Provided text section start
In April 1969, just months after his inauguration, President Richard Nixon sold his Fifth Avenue apartment in New York City and purchased a 10-room mansion on a bluff overlooking the Pacific Ocean in the quiet town of San Clemente, California. Nixon, a native of southern California, was familiar with this stretch of coastline halfway between Los Angeles and San Diego. In March 1940, he had proposed to his future wife, Pat, as they sat in his black Oldsmobile at Dana Point watching the sun set over the San Clemente coastline.
The estate, which Nixon dubbed “La Casa Pacifica” (“the house of peace”) and the “Western White House,” featured a sandy stretch of beach and a swimming pool surrounded by a bulletproof windscreen. A private group built a seven-hole golf course on the sprawling property, while helicopter pads and temporary office buildings were constructed on a nearby parcel once used as a Navy radar facility.
Nixon enjoyed walking along the beach and looking out the Spanish-style estate’s large arch windows at the ocean and the surfers catching the waves. Press photographs of Nixon at San Clemente, however, were striking for the president’s awkwardly formal approach to relaxation. He strolled the beach in his wingtip shoes and sat poolside reading newspapers in a lounge chair—again in his wingtips.
Nixon was not the first president who found the San Clemente villa built in the 1920s by financier Hamilton Cotton to be a peaceful retreat. During the 1930s, President Franklin D. Roosevelt regularly stayed at estate and played late-night poker games with his friend Cotton, a Democratic Party booster.
Provided text section end
Record extracts section start
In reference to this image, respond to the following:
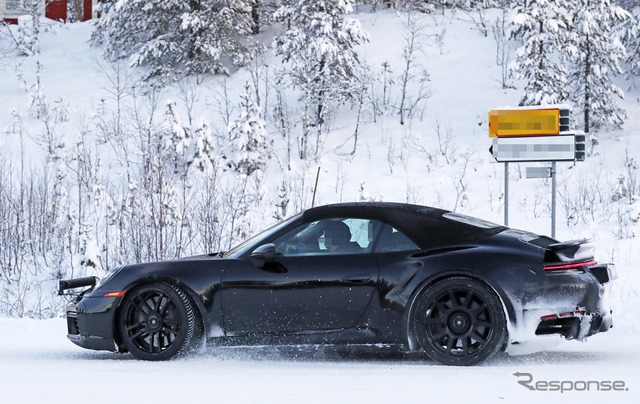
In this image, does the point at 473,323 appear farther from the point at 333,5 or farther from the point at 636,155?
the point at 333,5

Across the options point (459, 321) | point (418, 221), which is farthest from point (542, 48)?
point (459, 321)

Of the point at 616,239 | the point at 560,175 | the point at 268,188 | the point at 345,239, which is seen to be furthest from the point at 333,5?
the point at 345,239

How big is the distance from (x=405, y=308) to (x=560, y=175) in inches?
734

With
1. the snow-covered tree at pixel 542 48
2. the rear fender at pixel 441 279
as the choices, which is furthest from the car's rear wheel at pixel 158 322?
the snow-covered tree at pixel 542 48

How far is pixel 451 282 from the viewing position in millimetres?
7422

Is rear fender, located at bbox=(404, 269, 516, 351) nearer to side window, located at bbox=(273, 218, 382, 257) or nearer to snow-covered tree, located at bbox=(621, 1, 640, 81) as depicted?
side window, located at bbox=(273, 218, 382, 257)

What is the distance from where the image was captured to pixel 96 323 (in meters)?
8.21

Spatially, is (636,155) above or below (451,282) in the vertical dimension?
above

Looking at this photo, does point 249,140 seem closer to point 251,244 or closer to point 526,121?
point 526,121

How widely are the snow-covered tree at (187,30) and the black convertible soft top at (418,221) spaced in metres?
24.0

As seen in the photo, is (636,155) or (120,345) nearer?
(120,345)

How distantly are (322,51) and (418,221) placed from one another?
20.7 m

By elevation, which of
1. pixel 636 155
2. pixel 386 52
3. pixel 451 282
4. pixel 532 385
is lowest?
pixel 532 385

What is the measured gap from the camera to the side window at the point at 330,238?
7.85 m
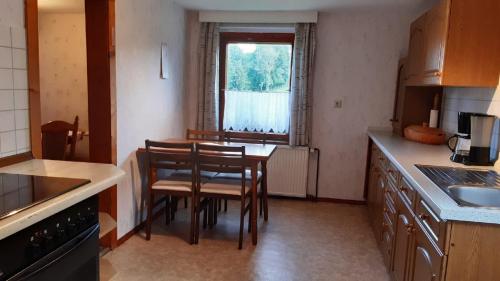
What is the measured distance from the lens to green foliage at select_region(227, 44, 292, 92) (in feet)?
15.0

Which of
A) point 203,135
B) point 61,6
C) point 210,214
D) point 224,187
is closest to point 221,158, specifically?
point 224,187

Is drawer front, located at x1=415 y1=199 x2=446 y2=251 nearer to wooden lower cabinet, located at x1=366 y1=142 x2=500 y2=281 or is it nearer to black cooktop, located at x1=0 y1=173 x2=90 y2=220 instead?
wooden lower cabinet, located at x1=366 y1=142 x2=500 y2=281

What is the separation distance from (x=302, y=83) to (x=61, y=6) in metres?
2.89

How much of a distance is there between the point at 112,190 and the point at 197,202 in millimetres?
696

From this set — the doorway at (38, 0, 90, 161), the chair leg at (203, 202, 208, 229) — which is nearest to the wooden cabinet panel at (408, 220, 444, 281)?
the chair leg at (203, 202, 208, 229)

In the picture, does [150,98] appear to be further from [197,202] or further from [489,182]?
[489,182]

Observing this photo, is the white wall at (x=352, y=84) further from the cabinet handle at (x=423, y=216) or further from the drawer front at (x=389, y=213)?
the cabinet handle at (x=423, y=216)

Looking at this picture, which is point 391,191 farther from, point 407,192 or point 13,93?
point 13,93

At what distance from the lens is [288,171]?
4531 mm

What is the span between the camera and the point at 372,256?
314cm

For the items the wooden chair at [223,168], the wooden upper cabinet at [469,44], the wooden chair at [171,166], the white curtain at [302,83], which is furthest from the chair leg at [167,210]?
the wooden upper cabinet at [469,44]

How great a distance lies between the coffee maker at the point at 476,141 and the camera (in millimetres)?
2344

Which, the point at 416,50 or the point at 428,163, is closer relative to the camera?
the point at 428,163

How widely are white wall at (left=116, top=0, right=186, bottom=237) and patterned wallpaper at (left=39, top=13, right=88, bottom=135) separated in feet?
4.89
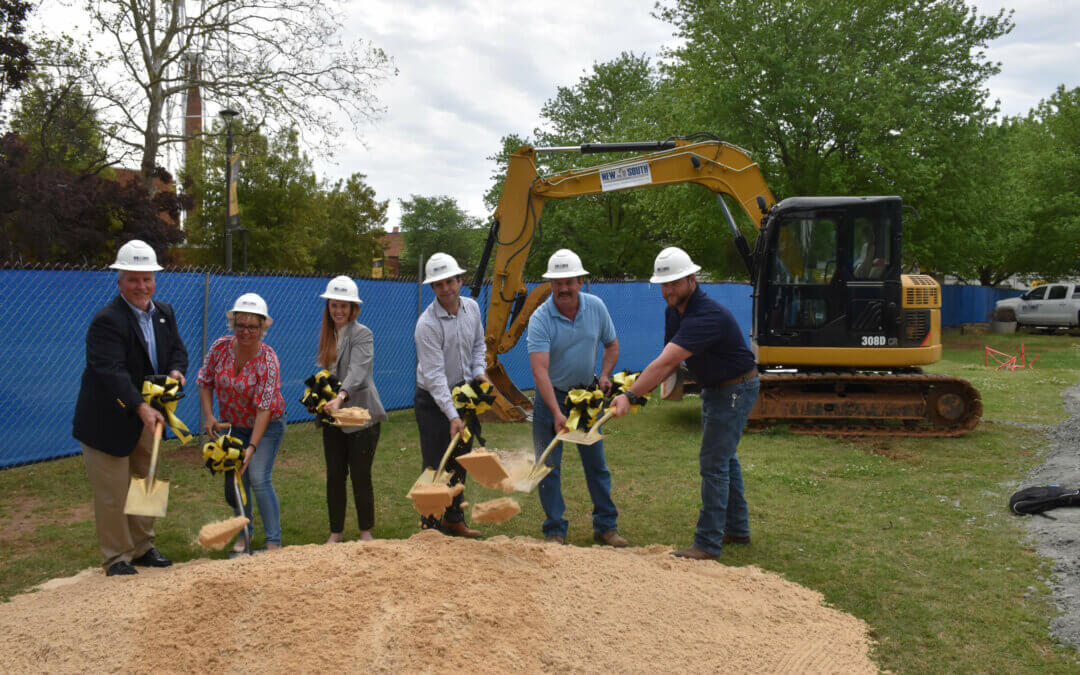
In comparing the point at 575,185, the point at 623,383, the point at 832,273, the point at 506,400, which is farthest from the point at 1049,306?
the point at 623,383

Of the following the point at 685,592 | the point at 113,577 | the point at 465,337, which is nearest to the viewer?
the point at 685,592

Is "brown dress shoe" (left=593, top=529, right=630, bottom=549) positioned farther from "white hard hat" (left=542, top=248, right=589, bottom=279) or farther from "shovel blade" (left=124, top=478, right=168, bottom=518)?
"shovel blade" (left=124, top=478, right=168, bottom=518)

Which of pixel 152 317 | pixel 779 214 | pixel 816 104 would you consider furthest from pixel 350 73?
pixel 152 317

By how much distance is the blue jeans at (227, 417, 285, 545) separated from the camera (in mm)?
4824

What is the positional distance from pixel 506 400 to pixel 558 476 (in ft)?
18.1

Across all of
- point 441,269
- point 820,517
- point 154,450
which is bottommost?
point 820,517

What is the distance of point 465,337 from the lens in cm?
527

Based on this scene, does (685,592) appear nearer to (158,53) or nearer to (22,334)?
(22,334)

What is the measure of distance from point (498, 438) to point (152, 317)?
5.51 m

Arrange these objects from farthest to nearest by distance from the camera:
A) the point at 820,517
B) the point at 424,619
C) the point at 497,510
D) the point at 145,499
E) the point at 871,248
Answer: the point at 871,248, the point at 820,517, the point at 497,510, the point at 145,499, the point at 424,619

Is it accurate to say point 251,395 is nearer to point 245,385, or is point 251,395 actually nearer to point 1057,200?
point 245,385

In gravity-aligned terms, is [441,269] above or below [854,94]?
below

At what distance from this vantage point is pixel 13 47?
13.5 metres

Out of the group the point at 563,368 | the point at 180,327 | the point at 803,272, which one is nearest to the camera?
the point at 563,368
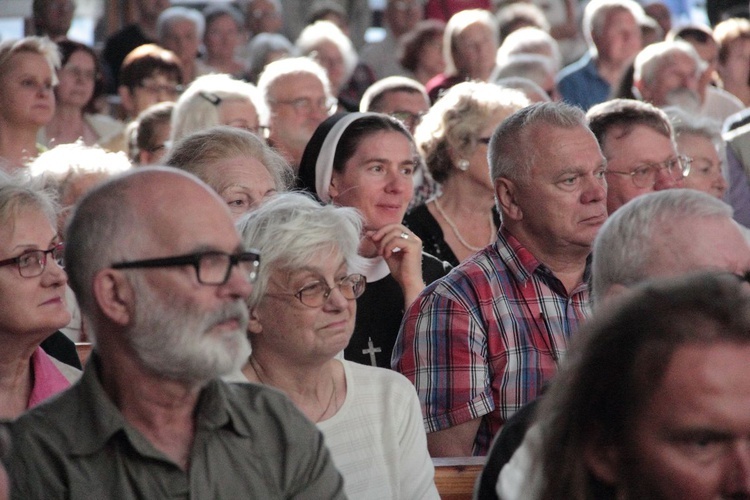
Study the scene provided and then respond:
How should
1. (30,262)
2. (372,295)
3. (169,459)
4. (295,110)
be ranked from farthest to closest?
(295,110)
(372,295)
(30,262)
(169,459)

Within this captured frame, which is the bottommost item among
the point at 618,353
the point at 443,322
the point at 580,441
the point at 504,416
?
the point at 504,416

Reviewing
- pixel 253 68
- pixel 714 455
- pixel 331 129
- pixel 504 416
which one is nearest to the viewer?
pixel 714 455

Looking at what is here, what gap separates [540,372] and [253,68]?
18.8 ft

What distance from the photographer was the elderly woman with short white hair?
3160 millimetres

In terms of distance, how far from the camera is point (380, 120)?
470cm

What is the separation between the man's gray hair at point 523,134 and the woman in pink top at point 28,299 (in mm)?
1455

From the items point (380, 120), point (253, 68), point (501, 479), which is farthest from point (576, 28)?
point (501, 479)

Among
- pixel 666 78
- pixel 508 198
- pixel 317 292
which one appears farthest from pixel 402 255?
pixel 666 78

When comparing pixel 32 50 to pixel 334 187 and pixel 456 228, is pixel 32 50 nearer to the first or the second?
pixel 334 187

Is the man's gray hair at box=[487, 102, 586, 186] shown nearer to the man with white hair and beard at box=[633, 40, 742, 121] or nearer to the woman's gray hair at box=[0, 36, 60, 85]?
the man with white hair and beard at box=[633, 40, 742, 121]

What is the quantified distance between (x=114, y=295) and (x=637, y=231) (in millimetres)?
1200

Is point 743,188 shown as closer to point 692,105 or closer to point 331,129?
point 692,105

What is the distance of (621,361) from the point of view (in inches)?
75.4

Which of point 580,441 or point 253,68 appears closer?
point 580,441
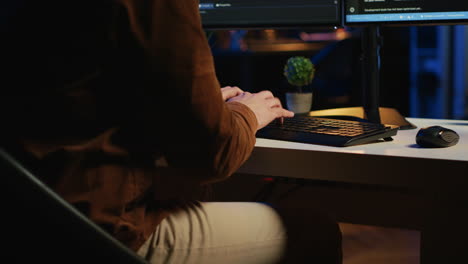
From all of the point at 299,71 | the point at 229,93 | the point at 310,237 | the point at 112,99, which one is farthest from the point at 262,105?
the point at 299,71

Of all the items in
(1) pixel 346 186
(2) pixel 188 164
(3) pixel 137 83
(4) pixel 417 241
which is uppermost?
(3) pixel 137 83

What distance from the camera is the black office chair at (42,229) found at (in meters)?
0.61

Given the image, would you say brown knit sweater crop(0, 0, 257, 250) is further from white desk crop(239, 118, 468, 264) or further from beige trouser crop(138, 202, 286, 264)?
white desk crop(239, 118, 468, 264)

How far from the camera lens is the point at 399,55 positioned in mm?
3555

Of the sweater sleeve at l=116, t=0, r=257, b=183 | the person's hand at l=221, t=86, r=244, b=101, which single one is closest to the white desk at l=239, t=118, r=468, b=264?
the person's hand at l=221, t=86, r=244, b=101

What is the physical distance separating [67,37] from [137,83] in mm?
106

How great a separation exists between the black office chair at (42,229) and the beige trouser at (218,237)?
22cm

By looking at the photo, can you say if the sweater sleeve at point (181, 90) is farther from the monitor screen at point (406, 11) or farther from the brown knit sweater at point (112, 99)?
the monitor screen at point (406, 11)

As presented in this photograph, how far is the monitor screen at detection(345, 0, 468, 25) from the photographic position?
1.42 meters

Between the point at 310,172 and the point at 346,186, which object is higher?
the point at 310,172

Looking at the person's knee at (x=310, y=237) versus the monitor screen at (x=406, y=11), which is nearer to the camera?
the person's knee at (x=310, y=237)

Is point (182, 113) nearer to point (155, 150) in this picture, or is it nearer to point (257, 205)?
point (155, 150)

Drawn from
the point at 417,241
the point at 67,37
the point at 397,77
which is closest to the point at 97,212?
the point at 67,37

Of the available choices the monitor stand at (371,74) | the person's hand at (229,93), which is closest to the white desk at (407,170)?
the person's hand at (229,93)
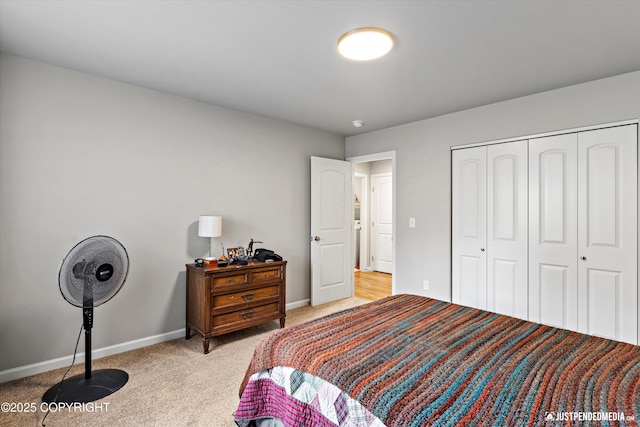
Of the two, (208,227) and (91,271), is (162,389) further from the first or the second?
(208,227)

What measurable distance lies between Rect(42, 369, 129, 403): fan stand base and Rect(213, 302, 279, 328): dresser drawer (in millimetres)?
Record extracts section end
● **Exercises to complete**:
A - From the passage on Nixon's San Clemente estate, extract the words beginning at the point that has "Nixon enjoyed walking" and stopping after "in his wingtips.".
B - Decide whether each statement below agrees with the passage on Nixon's San Clemente estate. Answer yes or no for each, and quote the words from the passage that settle it.
(i) Nixon proposed to Pat in March 1940 at Dana Point.
(ii) The golf course built on the property had nine holes.
(iii) Hamilton Cotton was a booster of the Republican Party.
C - Write what comes next in the passage on Nixon's San Clemente estate, picking up after its final sentence.

● **Answers to the tasks**:
A -
Nixon enjoyed walking along the beach and looking out the Spanish-style estate’s large arch windows at the ocean and the surfers catching the waves. Press photographs of Nixon at San Clemente, however, were striking for the president’s awkwardly formal approach to relaxation. He strolled the beach in his wingtip shoes and sat poolside reading newspapers in a lounge chair—again in his wingtips.

B -
(i) Yes: "In March 1940, he had proposed to his future wife, Pat, as they sat in his black Oldsmobile at Dana Point"
(ii) No: "A private group built a seven-hole golf course on the sprawling property"
(iii) No: "his friend Cotton, a Democratic Party booster"

C -
According to the Orange County Register, 17 heads of state visited Nixon at La Casa Pacifica, including South Vietnamese President Nguyen Van Thieu and Soviet Premier Leonid Brezhnev. The president also invited celebrities such as Frank Sinatra and John Wayne to the Western White House, and he cast his ballot for his own 1972 re-election in San Clemente before returning to the White House to celebrate his landslide victory.
Like many aspects of Nixon’s presidency, however, the Western White House was not without controversy. As the Watergate scandal grew, so did questions about how the president afforded the estate. The White House had initially reported the villa’s purchase price to be $340,000 with the president putting $100,000 down and owing the rest on a five-year mortgage. However, as investigators probed, it was revealed in 1973 that Nixon had paid at least $1.4 million for the 26-acre property and received a $450,000 loan from close friend and industrialist Robert Abplanalp to make the down payment.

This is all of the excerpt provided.